--- start of Source extract ---
# Story of the lost ch-1



## poisonbiggs (May 15, 2011)

*Just a quick note before you read, i think im a terrible writer, im really interested in critique this is revision 1 of this, its mainly just the bare bones of the start of the story, thanks in advance and be gentle** 


So, I guess I have a personality trait of over thinking things, I suppose there's worse traits out there, but I can tell you right now I would swap this one for any other trait in the world. 
I don't really know why I'm writing this, I'm pretty sure it is just to vent, I mean, There's no one else I can talk to about this, as it is purely "secret squirrel" as she calls it.
Sometimes I just wonder about timing and also if its all a big joke to someone, I wouldn't say I'm religious, nor would I say I was atheist, But sometime I have to wonder if I am just someone's entertainment and that nothing will ever work out for me.
I'm aware how typically emo that makes me sound, but a life without high's is also a life without lows, if all you have is bad luck then you do not realise it, because you have nothing to compare it to.
However my life has just enough highs, for me too really feel the lows. What I'm trying to say is, if you have a lot of highs, the lows don't hit you as hard, mainly due to a self riotous belief that some thing good is round the corner. How ever its sort of the reverse with me, and perhaps it is my own fault, for whenever something lovely or positive happens, something bad is in its wake,**I just look over my shoulder constantly, waiting for it to spring its evil,smug little trap, and that is how, perhaps, it is all my own fault, perhaps, maybe, a brighter outlook is needed but alas, personalities are some what shaped and set in stone from and early age, and I guess I'm just too bent out of shape to change.
***
So our story starts, as they say, some 6 or 7 months ago, started a course at university and made new friends. I meet this fantastic girl amongst others, called Anna,she was beautiful,smart and above all else she seemed to know me straight away with a wisdom beyond he age, you know the kind, I'm pretty sure everyone has met someone like that, and if you haven't you will, and when you do you'll think, that crazy guy I read about years ago was right. Anyway I digress, she was the type of girl, morning,night or noon, that was happy to sit and chew the fat with me, about anything and everything, not always serious subjects like who the universe was formed , whether our universe could produce a similar planet to ours thousands of miles away to support life, but sometime silly ones like, theories on why toast lands butter side down, or how many M & M's it would take to fill a flat mates mouth to shut them up, you know a mixed bag, just really great woman to be around.
--- end of Source extract ---
## Objective A
Convert the records, from their first line through the line containing "137L61 130L57 128H48L43", into a Markdown table with the columns "No." and "Line", leaving out blank lines.
The story draft and the records were taken from separate sources.
--- start of Material provided ---
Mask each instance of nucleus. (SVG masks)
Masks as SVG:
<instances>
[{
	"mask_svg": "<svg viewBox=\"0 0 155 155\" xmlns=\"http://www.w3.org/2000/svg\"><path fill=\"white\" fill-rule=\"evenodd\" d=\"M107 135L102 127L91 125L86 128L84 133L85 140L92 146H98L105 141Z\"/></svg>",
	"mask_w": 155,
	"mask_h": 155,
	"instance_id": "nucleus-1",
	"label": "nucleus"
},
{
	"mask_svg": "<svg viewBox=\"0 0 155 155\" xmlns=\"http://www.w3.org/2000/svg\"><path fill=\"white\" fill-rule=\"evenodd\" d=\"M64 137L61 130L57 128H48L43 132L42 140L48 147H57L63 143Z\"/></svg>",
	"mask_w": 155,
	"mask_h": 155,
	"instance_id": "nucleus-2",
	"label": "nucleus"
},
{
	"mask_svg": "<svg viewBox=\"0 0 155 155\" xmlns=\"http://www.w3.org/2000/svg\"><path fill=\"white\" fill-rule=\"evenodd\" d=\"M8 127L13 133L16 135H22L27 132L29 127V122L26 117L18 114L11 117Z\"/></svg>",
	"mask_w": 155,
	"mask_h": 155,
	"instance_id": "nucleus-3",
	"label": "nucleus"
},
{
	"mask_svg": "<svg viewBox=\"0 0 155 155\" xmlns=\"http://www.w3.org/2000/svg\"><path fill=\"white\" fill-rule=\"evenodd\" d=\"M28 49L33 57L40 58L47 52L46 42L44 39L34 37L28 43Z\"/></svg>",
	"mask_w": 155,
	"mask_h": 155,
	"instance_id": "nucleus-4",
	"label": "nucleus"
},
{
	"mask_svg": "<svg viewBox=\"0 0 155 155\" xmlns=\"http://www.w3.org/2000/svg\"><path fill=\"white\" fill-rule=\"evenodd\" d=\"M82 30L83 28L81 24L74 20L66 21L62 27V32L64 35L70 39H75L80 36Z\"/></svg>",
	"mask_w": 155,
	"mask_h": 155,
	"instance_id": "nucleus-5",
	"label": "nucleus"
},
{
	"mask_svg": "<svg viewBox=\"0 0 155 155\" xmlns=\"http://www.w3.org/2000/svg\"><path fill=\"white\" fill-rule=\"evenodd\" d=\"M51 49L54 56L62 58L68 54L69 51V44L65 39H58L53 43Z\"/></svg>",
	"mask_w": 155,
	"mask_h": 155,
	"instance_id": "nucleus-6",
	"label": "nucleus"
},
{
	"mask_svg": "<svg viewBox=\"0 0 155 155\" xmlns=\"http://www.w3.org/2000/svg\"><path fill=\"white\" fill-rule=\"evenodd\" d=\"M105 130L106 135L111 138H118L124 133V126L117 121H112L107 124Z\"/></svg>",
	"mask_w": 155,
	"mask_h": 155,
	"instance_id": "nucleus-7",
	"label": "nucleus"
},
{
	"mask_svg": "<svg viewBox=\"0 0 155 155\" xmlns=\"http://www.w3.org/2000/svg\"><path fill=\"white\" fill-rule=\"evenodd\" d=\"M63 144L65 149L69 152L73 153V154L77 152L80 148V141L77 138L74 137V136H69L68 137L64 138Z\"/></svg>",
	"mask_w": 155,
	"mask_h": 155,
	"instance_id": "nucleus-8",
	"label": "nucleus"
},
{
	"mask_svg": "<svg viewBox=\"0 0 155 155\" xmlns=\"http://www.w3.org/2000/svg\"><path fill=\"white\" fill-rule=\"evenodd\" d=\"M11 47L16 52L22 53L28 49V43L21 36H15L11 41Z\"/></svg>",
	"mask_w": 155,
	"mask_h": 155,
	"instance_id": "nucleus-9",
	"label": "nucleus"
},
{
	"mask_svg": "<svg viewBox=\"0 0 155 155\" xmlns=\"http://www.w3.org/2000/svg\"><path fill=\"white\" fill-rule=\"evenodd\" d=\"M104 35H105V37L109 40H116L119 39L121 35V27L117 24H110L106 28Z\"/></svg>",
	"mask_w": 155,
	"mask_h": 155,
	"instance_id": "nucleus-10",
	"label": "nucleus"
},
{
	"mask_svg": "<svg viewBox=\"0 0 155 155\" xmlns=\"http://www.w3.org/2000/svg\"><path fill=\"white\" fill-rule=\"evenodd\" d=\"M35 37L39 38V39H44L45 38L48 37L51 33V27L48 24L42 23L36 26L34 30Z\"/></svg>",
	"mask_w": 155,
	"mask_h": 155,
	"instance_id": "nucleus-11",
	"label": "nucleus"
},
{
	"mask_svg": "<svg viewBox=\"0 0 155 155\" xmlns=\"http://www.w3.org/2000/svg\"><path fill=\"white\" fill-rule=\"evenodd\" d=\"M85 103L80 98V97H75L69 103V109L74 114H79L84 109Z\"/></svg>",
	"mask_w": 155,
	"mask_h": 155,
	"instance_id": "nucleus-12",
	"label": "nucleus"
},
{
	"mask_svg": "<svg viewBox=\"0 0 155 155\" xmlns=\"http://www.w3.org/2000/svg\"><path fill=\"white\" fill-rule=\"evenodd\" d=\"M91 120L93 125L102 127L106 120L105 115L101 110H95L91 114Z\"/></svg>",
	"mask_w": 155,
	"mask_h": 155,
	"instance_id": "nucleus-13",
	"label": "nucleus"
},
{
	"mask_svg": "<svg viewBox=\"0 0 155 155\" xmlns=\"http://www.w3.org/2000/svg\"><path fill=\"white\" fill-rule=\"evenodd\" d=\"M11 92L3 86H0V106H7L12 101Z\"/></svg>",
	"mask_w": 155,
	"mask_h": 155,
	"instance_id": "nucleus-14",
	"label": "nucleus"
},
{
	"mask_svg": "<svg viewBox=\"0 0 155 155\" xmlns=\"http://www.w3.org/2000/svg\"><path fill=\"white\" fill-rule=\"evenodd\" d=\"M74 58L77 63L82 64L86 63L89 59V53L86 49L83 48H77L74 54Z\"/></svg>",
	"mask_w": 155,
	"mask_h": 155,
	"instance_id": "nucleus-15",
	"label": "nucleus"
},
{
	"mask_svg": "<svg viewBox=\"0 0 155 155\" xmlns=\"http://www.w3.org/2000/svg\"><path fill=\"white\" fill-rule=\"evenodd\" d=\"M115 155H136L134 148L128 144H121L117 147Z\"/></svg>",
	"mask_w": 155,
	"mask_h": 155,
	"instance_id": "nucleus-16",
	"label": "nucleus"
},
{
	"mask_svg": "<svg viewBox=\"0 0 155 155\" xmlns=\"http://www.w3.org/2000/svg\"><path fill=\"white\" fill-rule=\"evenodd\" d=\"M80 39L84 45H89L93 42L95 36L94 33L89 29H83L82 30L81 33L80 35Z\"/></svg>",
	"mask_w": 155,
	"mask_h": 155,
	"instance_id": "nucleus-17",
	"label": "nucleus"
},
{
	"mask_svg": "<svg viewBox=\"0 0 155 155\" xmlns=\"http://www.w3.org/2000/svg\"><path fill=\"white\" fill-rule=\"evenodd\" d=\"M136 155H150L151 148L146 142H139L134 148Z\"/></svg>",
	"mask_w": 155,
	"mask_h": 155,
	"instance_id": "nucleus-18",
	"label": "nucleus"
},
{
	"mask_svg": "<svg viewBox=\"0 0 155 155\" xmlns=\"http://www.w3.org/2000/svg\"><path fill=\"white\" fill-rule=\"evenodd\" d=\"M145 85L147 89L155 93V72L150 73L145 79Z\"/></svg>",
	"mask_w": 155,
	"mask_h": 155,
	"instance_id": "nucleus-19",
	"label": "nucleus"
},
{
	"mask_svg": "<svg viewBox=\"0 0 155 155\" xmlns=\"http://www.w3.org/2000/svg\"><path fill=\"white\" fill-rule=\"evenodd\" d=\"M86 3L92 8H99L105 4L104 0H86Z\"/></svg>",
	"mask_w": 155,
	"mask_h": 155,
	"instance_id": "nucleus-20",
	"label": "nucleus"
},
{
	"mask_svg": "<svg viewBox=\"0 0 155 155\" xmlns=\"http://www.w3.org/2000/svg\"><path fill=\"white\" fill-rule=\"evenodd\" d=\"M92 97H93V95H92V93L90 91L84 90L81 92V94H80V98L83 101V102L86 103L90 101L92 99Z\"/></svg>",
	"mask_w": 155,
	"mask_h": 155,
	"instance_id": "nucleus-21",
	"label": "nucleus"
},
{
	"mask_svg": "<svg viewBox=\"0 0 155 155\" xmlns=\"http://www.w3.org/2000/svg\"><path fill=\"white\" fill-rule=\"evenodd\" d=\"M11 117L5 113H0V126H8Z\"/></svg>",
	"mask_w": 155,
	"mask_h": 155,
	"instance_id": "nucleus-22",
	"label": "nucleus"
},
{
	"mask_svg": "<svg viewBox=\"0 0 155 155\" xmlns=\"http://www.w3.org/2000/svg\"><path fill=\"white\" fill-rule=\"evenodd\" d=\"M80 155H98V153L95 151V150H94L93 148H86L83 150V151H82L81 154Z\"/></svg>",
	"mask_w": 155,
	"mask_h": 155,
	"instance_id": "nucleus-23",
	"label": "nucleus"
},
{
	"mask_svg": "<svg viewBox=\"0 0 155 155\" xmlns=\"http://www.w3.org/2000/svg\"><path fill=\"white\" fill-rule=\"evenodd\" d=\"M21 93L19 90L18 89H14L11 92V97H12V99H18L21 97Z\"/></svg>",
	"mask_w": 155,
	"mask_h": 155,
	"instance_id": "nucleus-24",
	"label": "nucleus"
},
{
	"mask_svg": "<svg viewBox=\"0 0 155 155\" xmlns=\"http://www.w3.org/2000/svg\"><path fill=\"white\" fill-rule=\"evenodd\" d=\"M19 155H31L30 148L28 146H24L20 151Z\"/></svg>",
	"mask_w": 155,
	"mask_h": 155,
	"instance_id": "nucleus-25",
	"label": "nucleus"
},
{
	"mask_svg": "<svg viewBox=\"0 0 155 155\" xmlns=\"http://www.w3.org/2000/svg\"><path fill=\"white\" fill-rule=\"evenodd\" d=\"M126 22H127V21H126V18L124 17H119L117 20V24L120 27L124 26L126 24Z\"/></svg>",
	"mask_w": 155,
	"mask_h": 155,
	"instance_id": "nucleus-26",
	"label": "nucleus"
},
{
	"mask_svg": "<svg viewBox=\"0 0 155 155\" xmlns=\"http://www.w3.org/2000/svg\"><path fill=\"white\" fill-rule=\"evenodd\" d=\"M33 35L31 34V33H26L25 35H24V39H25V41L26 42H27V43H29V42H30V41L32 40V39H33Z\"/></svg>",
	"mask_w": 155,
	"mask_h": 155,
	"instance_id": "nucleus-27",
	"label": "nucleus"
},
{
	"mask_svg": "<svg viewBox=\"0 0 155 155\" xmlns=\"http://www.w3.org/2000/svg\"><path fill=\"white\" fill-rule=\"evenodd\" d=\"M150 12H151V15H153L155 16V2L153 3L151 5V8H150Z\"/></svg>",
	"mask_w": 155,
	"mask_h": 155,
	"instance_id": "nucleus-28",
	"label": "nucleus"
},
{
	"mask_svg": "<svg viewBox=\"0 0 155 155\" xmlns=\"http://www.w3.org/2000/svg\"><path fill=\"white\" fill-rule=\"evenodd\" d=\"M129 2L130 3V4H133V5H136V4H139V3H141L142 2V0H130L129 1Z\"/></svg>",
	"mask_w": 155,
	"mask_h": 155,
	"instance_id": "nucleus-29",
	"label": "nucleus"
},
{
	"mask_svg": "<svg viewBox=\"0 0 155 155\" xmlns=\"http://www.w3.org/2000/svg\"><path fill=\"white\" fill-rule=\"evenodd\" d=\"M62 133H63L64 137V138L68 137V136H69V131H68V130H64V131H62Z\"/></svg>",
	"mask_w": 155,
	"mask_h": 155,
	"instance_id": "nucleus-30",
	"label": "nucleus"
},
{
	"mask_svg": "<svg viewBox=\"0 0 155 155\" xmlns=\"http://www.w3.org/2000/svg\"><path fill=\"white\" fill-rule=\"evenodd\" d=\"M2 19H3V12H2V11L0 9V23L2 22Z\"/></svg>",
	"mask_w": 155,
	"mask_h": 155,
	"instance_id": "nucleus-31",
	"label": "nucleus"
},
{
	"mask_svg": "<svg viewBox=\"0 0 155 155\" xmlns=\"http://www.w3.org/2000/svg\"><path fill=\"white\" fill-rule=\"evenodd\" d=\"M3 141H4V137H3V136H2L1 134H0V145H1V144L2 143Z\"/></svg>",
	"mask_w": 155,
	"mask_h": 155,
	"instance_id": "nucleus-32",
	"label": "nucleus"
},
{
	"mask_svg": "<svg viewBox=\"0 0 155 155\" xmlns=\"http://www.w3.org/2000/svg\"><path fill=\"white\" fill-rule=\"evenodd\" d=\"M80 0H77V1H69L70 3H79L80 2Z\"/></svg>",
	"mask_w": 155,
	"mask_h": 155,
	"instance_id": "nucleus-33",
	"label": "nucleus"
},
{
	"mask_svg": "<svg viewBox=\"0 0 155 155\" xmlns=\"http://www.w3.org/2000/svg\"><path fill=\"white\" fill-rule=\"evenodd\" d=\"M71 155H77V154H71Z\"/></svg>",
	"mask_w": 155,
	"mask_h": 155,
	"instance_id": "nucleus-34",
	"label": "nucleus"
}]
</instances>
--- end of Material provided ---
## Objective B
Carry on the story draft from the point where it stops.

## Expected output A
| No. | Line |
|---|---|
| 1 | Mask each instance of nucleus. (SVG masks) |
| 2 | Masks as SVG: |
| 3 | <instances> |
| 4 | [{ |
| 5 | 	"mask_svg": "<svg viewBox=\"0 0 155 155\" xmlns=\"http://www.w3.org/2000/svg\"><path fill=\"white\" fill-rule=\"evenodd\" d=\"M107 135L102 127L91 125L86 128L84 133L85 140L92 146H98L105 141Z\"/></svg>", |
| 6 | 	"mask_w": 155, |
| 7 | 	"mask_h": 155, |
| 8 | 	"instance_id": "nucleus-1", |
| 9 | 	"label": "nucleus" |
| 10 | }, |
| 11 | { |
| 12 | 	"mask_svg": "<svg viewBox=\"0 0 155 155\" xmlns=\"http://www.w3.org/2000/svg\"><path fill=\"white\" fill-rule=\"evenodd\" d=\"M64 137L61 130L57 128H48L43 132L42 140L48 147H57L63 143Z\"/></svg>", |

## Expected output B
At the beginning of uni, I made several bad decisions, one of which led me in bed with another guys girl, Kate, in my defence, I didn't know the guy at the time, he has turned out later on in the year to be a bit of an ass, but still it happened, and I**can't really make excuses for it, in fact I refuse to, I didn't cheat on anyone, I was the the person used,not for the first time either and certainly not the last time, at the point of writing this I think I would have racked up 6 times user status, and yet we never learn do we?, well I guess some of you more perfect types do, but for those like me that live for the moment, attempting to seize the moment and make an adventure of our lives, we never learn. And I think even if someone pointed out to me at the start that I was making the same mistake again, I'd probably just laugh it off, I believe no mistake is a bad mistake, they're all learning experience's, besides, who know's one day, one of these so called "mistakes" will pay off, it's as the old saying goes "he who dares wins, but he who hesitates loses" and saying I will very much elude to later on.

O.K. back to the story,quickly this developed into a love triangle, for only a week or so, but still,it turned into a mess fairly quickly, Kate flip flopped between wanting me and wanting him, and opening he big mouth to tell him,me and any other soul with in earshot about each and every sordid detail.
I must admit, she did do wonder's for my social status at the time, She wasn't shy in telling everyone that we did the nasty in the common room floor next to Anna and Craig, she also did that thing that women occasionally do without realising, praising my prowess in bed, to any and all that would listen.

After about a week a discussion with Anna happened, she was just such a help, I felt as if I was trapped, too far in to go back, but to weak to carry on, she guided me superbly, with just one sentence, that will stick with me till the end of days, "Robert, Your beautiful, never let yourself be second best to anyone, your worth more than second best." So with this new strength and determination I told Kate that this had to stop, quite luckily for me she agreed and was about to cut me loose anyway, I just beat her to the punch, as the old Cliché goes.

Over the next few months Anna and I would spend more and more time together, another friend of mine, Craig, in a rather childish manner called "dibs" on Anna and as we got closer and closer, during a rather alcohol fuelled evening, happened to mention to one of Anna's flat mates, "I'm going to end up sleeping with Anna ent I, Craig's going to be so pissed at me." Semi luckily for me I'd drank enough booze to knock out an elephant, and thusly forgot the whole conversation. A couple or so days would pass, we'd go through the same routine, Go to class, come back, text each other, I'd go to her common room, watch T.V. eat together, watch a load of movies or read together till 1AM and then I'd slip off to my own bed and wait for the repeat the next day, I make it sound like such a chore, but really I enjoyed every minute of it, every second I spent with that damn woman made me wish there were more hours in the day, days in the month and months in the year. 

Until one night a few days later, I received a text as my head hit the pillow, this was most strange, from an unknown number saying "Your were right by the way, sooner or later you should sleep with me, best make it sooner rather than later." I also had one other text message stored from this number saying "Hey dude, It's Tim, I'm using Anna's phone, you out tonight."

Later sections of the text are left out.